[erlang-questions] Leex And Character Encodings

Mon Aug 23 00:41:11 CEST 2010

On Aug 21, 2010, at 8:37 PM, Gordon Guthrie wrote:
> The problem comes when I put spaces in the white space:
> =  1 +     2                  "=Â  1 +Â Â Â Â  2"                  =  1 +
>  2                #ERROR!
> 
> The expression round trips fine but (unlike the previous examples) the
> server-side expression returns an error for the value because the expression
> doesn't match any valid syntax.
> 
> Tabs are expanded to white spaces so the only problem (I think) is with
> multiple white spaces - which is why I think just adding a lexical token to
> make Â the same as 2 spaces would work.

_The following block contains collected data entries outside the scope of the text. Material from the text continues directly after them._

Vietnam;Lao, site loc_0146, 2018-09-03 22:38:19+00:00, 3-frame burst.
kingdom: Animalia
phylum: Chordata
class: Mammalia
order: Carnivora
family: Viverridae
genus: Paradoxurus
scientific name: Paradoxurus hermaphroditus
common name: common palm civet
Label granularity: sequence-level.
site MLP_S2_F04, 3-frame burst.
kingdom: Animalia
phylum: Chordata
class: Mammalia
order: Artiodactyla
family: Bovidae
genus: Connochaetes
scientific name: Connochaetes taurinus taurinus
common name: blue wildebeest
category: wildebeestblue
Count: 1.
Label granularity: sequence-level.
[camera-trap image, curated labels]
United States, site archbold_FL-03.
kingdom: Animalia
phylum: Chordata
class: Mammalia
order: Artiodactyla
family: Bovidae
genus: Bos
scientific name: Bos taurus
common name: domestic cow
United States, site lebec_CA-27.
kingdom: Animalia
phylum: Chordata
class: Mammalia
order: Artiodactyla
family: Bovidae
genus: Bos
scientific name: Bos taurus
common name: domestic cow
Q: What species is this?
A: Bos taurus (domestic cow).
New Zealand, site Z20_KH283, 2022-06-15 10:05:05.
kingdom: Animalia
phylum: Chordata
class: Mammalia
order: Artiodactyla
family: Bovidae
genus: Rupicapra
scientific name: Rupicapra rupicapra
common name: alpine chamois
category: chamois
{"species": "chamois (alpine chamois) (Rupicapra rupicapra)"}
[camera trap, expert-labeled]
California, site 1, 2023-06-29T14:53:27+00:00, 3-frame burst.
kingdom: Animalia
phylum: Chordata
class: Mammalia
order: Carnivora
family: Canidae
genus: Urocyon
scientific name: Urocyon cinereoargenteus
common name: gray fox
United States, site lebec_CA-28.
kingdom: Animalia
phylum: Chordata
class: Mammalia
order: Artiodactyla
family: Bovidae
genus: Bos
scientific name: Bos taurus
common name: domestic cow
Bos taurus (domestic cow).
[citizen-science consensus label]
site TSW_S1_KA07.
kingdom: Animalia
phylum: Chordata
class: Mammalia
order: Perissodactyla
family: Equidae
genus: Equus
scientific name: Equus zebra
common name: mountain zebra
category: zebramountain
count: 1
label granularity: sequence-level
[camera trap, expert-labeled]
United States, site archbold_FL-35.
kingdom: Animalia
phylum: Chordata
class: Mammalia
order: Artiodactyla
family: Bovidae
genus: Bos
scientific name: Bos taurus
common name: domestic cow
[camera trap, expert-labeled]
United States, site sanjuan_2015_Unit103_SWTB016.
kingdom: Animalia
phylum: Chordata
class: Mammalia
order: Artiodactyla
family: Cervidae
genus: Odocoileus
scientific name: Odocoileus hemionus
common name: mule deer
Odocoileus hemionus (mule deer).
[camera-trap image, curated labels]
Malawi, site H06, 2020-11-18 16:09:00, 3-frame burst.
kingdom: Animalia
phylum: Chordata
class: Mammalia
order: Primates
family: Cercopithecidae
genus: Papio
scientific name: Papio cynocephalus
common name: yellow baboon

It's not clear to me what precisely is mangling the spaces.
What _is_ clear is that "Â " is precisely what you see when
the Latin-1 No-Break-Space is first converted to UTF-8 and
then displayed by something expecting Latin-1.

1.  How do no-break-space   characters turn up?
2.  What is it that is rendering them as if they were encoded
    in Latin-1 rather than UTF-8?
3.  In any case, if you are going to hack it, you should make
    the 16#C2,16#20 sequence equivalent to ONE space, not two.